[Do this] Report how many lines in the items below contain the word "badge". Give only the number.

[Data in this exercise]
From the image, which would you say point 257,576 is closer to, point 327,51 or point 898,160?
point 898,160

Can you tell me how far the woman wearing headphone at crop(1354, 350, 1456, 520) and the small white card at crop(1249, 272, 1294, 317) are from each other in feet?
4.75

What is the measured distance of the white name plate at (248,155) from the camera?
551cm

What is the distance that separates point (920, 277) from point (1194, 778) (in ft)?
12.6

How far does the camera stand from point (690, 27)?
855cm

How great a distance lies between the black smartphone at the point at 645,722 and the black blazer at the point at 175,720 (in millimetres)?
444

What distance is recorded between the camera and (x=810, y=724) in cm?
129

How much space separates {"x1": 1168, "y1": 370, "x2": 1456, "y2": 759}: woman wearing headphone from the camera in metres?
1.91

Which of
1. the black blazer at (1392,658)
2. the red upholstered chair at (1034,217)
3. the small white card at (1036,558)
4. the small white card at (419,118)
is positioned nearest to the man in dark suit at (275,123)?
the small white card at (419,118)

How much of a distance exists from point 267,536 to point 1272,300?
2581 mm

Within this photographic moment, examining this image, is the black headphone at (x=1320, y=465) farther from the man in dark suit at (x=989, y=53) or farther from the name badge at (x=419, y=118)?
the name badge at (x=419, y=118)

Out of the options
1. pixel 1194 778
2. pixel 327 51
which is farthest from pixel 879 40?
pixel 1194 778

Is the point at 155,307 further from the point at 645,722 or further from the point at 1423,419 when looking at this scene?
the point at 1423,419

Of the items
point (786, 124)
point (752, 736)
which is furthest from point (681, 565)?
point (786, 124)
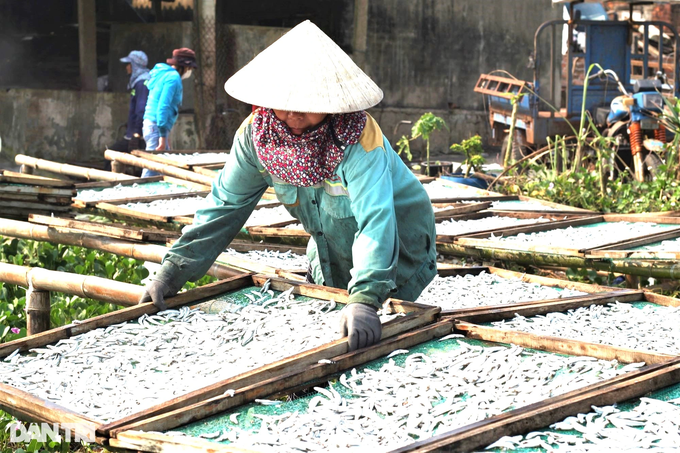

[Worked answer] 2